**Stated goal**
Copy out all of the entries below, substituting "windsurf board" for each "sailboard" and changing nothing else. Omit the pictures.

━━━━━ Provided data

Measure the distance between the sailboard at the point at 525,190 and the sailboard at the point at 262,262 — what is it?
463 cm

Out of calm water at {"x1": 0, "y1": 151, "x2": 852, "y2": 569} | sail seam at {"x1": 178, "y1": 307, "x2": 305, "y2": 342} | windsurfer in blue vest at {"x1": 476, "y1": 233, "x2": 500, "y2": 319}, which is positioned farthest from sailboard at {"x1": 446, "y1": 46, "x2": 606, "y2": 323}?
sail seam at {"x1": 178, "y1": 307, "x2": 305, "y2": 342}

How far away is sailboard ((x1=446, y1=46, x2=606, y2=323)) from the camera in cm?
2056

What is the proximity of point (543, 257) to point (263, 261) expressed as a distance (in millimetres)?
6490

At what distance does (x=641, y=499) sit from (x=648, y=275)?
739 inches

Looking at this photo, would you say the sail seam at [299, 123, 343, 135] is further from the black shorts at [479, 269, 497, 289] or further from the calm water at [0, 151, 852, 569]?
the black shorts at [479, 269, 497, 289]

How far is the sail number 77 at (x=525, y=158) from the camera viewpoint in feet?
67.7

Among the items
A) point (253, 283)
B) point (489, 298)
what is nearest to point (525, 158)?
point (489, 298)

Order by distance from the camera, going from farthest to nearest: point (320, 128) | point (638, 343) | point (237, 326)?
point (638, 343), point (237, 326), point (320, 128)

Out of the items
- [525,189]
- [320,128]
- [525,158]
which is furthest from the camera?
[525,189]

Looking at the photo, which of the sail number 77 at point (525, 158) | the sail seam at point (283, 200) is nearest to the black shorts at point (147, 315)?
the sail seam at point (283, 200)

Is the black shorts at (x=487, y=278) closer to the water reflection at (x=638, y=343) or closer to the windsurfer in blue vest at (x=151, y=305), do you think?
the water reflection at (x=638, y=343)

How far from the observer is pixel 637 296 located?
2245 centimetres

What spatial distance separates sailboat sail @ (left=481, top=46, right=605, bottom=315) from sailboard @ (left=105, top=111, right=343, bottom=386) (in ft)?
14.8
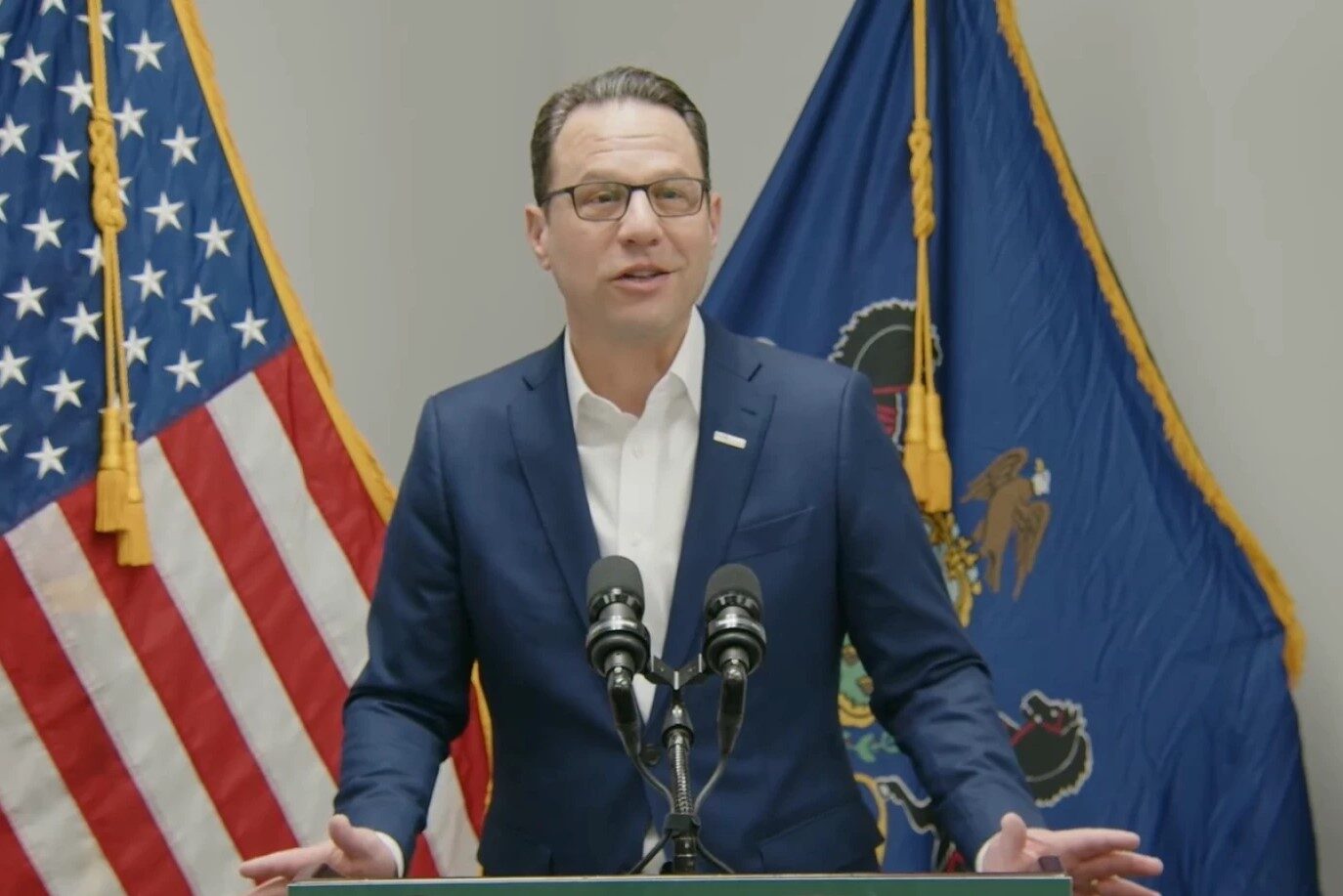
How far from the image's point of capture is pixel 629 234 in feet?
A: 6.88

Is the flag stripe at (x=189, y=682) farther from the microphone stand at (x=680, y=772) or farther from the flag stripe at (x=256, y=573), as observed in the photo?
the microphone stand at (x=680, y=772)

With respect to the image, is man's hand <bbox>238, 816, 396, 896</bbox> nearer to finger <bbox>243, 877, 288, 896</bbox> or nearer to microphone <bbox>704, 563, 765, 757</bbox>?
finger <bbox>243, 877, 288, 896</bbox>

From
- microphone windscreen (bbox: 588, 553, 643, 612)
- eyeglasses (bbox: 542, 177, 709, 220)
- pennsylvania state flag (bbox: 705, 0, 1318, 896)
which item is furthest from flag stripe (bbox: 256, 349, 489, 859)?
microphone windscreen (bbox: 588, 553, 643, 612)

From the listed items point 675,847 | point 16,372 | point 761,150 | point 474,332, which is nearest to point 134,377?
point 16,372

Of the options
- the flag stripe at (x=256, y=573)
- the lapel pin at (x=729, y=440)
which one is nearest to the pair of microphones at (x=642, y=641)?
the lapel pin at (x=729, y=440)

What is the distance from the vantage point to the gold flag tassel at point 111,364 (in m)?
2.94

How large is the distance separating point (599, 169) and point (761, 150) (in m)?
1.87

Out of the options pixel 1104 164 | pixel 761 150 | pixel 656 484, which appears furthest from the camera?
pixel 761 150

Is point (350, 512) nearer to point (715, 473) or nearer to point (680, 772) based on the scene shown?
point (715, 473)

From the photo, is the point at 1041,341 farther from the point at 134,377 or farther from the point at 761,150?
the point at 134,377

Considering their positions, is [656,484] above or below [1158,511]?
above

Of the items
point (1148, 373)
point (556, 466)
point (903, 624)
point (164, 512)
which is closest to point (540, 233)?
point (556, 466)

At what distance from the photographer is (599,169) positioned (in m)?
2.13

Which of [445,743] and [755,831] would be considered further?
[445,743]
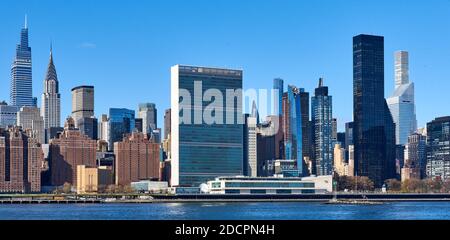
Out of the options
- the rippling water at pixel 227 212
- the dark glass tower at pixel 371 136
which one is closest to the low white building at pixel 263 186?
the dark glass tower at pixel 371 136

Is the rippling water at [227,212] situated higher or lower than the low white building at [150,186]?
higher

━━━━━━━━━━

**Expected answer**
Measure the distance between the windsurf board at the point at 525,190 and the windsurf board at the point at 262,262 — what is it?
463 cm

Out of calm water at {"x1": 0, "y1": 151, "x2": 852, "y2": 569} | sail seam at {"x1": 178, "y1": 307, "x2": 305, "y2": 342} | windsurfer in blue vest at {"x1": 476, "y1": 233, "x2": 500, "y2": 319}, which is positioned farthest from windsurf board at {"x1": 446, "y1": 46, "x2": 606, "y2": 323}?
sail seam at {"x1": 178, "y1": 307, "x2": 305, "y2": 342}

How far away is windsurf board ((x1=446, y1=46, x2=606, y2=323)) from the camera in cm?
2056

What is the proximity of point (543, 257) to point (263, 261) expressed as a distance (in millimetres)?
6490

At what distance does (x=641, y=499) sit from (x=648, y=275)?
739 inches

Looking at this photo, would you say the sail seam at [299, 123, 343, 135] is further from the black shorts at [479, 269, 497, 289] or further from the calm water at [0, 151, 852, 569]?
the black shorts at [479, 269, 497, 289]

How far is the sail number 77 at (x=525, y=158) from the camera viewpoint in feet?
67.7

Among the items
A) point (253, 283)
B) point (489, 298)
what is nearest to point (525, 158)?
point (489, 298)

Order by distance from the camera, going from farthest to nearest: point (320, 128) | point (638, 343) | point (237, 326)?
point (638, 343), point (237, 326), point (320, 128)

Out of the items
- [525,189]
- [320,128]
- [525,158]
which is furthest from the camera?
[525,189]

Looking at the photo, which of the sail number 77 at point (525, 158) | the sail seam at point (283, 200) is nearest to the black shorts at point (147, 315)?
the sail seam at point (283, 200)

Is the black shorts at (x=487, y=278) closer to the water reflection at (x=638, y=343) or closer to the windsurfer in blue vest at (x=151, y=305), do you think?
the water reflection at (x=638, y=343)

How far from the observer is pixel 637 296 located?
2245 centimetres

What spatial distance separates sailboat sail @ (left=481, top=46, right=605, bottom=315) from windsurf board @ (left=105, top=111, right=343, bottom=386) (in ft)?
14.8
How far from the image's point of capture is pixel 629 234 in feet?
A: 6.88

Is the flag stripe at (x=189, y=682) farther from the microphone stand at (x=680, y=772) or farther from the flag stripe at (x=256, y=573), as observed in the photo?
the microphone stand at (x=680, y=772)

With respect to the image, is man's hand <bbox>238, 816, 396, 896</bbox> nearer to finger <bbox>243, 877, 288, 896</bbox> or nearer to microphone <bbox>704, 563, 765, 757</bbox>?
finger <bbox>243, 877, 288, 896</bbox>

From
- microphone windscreen (bbox: 588, 553, 643, 612)
- eyeglasses (bbox: 542, 177, 709, 220)
- pennsylvania state flag (bbox: 705, 0, 1318, 896)
which item is furthest from flag stripe (bbox: 256, 349, 489, 859)?
microphone windscreen (bbox: 588, 553, 643, 612)

From the listed items point 675,847 | point 16,372 | point 761,150 | point 474,332, which is nearest to point 134,377?
point 16,372

Of the options
- the flag stripe at (x=256, y=573)
- the lapel pin at (x=729, y=440)
which one is nearest to the pair of microphones at (x=642, y=641)?
the lapel pin at (x=729, y=440)

What is the distance from the vantage point to the gold flag tassel at point 111,364 (in m)?
2.94

How large is the distance separating point (599, 169) and point (761, 150) (in m)?
1.87

Out of the options pixel 1104 164 | pixel 761 150 | pixel 656 484, which appears furthest from the camera?
pixel 761 150

Is point (350, 512) nearer to point (715, 473) or nearer to point (680, 772) based on the scene shown?
point (715, 473)

From the photo, is the point at 1041,341 farther from the point at 134,377 or farther from the point at 761,150?
the point at 134,377

Considering their positions, is [656,484] above or below [1158,511]?
above

Of the items
point (1148, 373)
point (556, 466)
point (903, 624)
point (164, 512)
which is closest to point (540, 233)?
point (556, 466)

At what distance from the photographer is (599,169) positioned (in m)?
2.13

Which of [445,743] and [755,831] would be considered further?
[445,743]
Out of the options
- the rippling water at pixel 227 212
- the dark glass tower at pixel 371 136
which one is closest to the low white building at pixel 263 186?
the dark glass tower at pixel 371 136

Is the rippling water at [227,212] situated higher or lower than the low white building at [150,186]?
higher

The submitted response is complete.